19th Ave New York, NY 95822, USA

eLearning Course

Responsible Data Management eLearning for Cities and Municipalities

Welcome to the data protection training of GIZ! This training will provide you with practical information about responsible data management for your data and innovation projects.

Data and data driven innovation offer huge opportunities for cities and municipalities. Simultaneously we see an increasing number of cases where data has been misused, caused unintended harm, or spurred irritation among citizen. How can the great potentials of data be utilized while at the same time protecting citizens’ rights and to that end the reputation of cities, municipalities and public institutions? The aim of the course is to raise awareness about good data handling practices that integrate principles of data protection and fairness in your work and in the design of innovation projects. To that end, the training is of use to anyone in your city department that is involved in innovation projects, open data practices, data-driven projects or civic technology.

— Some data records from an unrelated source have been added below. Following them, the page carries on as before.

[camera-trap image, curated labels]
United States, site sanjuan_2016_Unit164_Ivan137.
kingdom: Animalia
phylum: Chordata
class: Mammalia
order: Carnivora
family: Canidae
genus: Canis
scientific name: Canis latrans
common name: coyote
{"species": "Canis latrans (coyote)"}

Participating in this course will allow you to

  • unpack basic concepts like data, data protection and privacy and make it relevant for your work,
  • increase knowledge about data protection mechanisms,
  • gain practical understanding of the tools and techniques for responsible data management in data-driven innovation project,
  • Learn from examples of other cities and other relevant contexts.

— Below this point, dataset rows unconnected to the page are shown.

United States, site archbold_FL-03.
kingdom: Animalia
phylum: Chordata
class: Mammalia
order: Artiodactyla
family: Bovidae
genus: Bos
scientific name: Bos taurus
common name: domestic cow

Please note that this training is not about legal compliance, hence it will not substitute a compliance process of your data practices. This course is also not an organizational security course to harden your digital infrastructures. It is designed to enable you to integrate privacy, data protection and fairness in your data and innovation projects.

Course details

This course aims to integrate responsible data management into the work of urban practitioners at cities and municipalities. It contains 8 sessions that cover:

  • Introduction to data and Data Protection frameworks
  • Identifying risks associated to data processing
  • How to do a Privacy Impact Assessment
  • What is responsible data management
  • Step 1: De-identification and anonymization of data
  • Step 2: Consent and proactive communication
  • Step 3: Access controls and data management
  • Step 4: Identifying needs to move forward with implementing responsible data
    management

You can choose to start with the introduction and chronologically continue with each session till you have finished the entire course. While we encourage you to start from the beginning and do all sessions in order to get a more holistic idea of the principles of responsible data management, you also have the possibility to only do specific sessions you are particularly interest in.

Methodology

Each session will walk you through one of the topics and offers exercises, presentation, quizzes and videos.

Please note that it is possible to save your progress in the training at any time by clicking on the Chain Link Icon at the top right of the page and taking note of your personal link.

Frequently Asked Questions
Who is the programme for?
The course is directed at staff that works at the intersection of innovation and data in city and municipal governments, but it is generally open to anyone interested in responsible data handling. Functional and cross-functional teams are encouraged to attend together, to accelerate the learning process.

When does the course start and finish?
The course is a self-paced online course – you decide when you start and when you finish.

How long do I have access to the course?
After enrolling, you have unlimited access to this course for as long as you like – across any and all devices you own.

Do I have to pay for this course?
No, this course is offered to you free of charge by GIZ.

Will I get a certificate?
Tbd.

Do I need anything to participate?
No, you only need access to internet, pen and paper. If you have a printer available that can be useful but if not that’s no restriction.